Sonic Fabric makes new use of old-fashioned cassette tapes

Alyce Santoro is an accidental artist and a creative scientist, a philosopher and a physicist. Her inspiration for Sonic Fabric, a textile woven from cassette tape and cotton, came from personal childhood experience and Buddhist ritual. “I grew up racing sailboats, and on sailboats you use often a little strand of cassette tape to tell the wind direction,” she says. “I used to imagine that when the wind blew a certain way, I’d be able to hear the sound that had been recorded onto the tape. Then I learned about Tibetan prayer flags, which are little squares of cotton, and they have mantras silk-screened on them. The idea is that the mantra is activated by wind, and then it carries the healing energy of what’s on there out into the world.”

She thought it would be cool to make flags that actually had sounds recorded onto them. After gathering hundreds of tapes from friends and from her own collection, Santoro sculpted an audio collage from recordings of her high-school punk band, the ocean, improvisational music, spoken word, and other audio. Titled Sounds of (1/2) Life, the collage sounds like turning the knob on a radio dial, the snippets fading in and out and overlapping with static. It is recorded onto spools of tape and sent to a textile mill in Rhode Island that manufactures Sonic Fabric. The result is a durable and pliable material with a texture like softer, smoother canvas. The combination of colored cotton and shiny tape creates a metallic sheen that makes the flags and handbags she sells on her Web site (sonicfabric.com) elegant and unusual.

Though it has been featured in museums and gallery shows and interior and fashion designers clamor to use it in their own work, Sonic Fabric began with only two yards of material — Santoro’s version of prayer flags. “As far as I was concerned, that was pretty much the end of the project,” she says. “When I moved to New York [four years ago], it was post-September 11 and it just meant a lot to me that these two pieces had a little slice of the human experience encapsulated in them.”

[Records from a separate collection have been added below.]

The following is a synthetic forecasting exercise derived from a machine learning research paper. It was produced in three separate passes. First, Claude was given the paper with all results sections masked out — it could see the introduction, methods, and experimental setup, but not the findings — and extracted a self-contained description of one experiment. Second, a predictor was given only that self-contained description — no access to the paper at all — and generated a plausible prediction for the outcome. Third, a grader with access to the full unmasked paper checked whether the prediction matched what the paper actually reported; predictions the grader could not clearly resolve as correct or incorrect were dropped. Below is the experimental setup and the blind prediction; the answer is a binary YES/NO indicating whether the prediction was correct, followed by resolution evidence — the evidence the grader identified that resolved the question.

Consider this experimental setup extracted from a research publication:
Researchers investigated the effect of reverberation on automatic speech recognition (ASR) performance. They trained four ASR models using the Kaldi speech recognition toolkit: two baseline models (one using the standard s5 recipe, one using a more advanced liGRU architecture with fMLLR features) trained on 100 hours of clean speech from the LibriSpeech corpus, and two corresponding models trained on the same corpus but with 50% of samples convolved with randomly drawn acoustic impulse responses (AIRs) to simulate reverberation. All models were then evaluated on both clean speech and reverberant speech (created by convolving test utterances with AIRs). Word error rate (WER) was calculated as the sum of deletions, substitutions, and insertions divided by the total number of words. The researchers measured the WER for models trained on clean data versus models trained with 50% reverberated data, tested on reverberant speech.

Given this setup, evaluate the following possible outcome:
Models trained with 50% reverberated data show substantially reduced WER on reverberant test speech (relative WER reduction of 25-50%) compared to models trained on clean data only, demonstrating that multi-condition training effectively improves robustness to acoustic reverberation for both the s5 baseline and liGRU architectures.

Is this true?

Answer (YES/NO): NO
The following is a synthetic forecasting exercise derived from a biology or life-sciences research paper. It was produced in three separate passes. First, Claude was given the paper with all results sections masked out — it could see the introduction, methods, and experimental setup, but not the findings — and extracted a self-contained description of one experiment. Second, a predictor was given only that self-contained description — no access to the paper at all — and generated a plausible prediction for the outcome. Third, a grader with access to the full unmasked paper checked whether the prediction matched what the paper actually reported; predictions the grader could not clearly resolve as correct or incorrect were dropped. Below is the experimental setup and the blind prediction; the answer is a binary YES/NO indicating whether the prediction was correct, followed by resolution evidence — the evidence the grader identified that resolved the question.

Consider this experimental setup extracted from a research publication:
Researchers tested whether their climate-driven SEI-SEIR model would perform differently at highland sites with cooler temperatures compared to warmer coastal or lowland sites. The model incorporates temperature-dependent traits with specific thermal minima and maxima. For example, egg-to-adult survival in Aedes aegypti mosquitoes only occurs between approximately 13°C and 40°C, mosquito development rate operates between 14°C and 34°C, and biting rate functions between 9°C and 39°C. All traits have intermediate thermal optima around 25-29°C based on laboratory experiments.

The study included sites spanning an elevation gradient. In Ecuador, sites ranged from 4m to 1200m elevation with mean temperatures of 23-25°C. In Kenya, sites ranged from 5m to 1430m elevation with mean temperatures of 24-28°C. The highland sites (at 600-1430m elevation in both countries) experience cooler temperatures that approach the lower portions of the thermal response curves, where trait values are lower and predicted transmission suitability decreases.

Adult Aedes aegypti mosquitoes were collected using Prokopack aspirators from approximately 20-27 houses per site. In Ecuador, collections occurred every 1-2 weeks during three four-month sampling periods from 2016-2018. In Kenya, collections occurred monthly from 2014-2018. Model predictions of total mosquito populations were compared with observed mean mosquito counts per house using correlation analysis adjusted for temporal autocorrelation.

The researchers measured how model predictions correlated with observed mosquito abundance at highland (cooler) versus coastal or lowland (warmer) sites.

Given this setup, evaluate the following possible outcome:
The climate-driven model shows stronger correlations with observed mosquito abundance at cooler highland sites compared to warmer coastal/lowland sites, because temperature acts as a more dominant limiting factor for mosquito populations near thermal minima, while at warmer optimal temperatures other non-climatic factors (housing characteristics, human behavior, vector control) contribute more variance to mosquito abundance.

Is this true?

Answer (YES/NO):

The progress of Sonic Fabric has always been spurred by the serendipitous crossing of paths. In New York, during one of French conceptual artist Louise Bourgeois’s Sunday salons, Santoro discovered that the fabric was still audible by dismantling a Walkman and running the tape head over the fabric. And a winter solstice party in Vermont brought her together with former Phish drummer Jon Fishman, who asked her to make him a sonic dress using his tape collection, which included rare bootlegs of live Jimi Hendrix performances. (Santoro couldn’t bear destroying such valuable cassettes, so she made copies and returned the originals to Fishman.)

Santoro is no stranger to the connections that occur in life. The orange circles silk-screened on many of her pieces represent the String Theory, which hypothesizes that the smallest particle in the universe is like a tiny loop of string. In fact, Santoro had considered herself a scientist until she moved to Rhode Island to study scientific illustration and began branching out into sculpture. “It dawned on me that the scientists themselves had lost the magic and mystery in what they’re doing because that’s not really condoned in science,” she says. “There’s no room for being philosophical. So when my work became about the philosophical aspects of science, I had to stop calling myself a scientist. And then I didn’t know what to call myself, and I still don’t know.”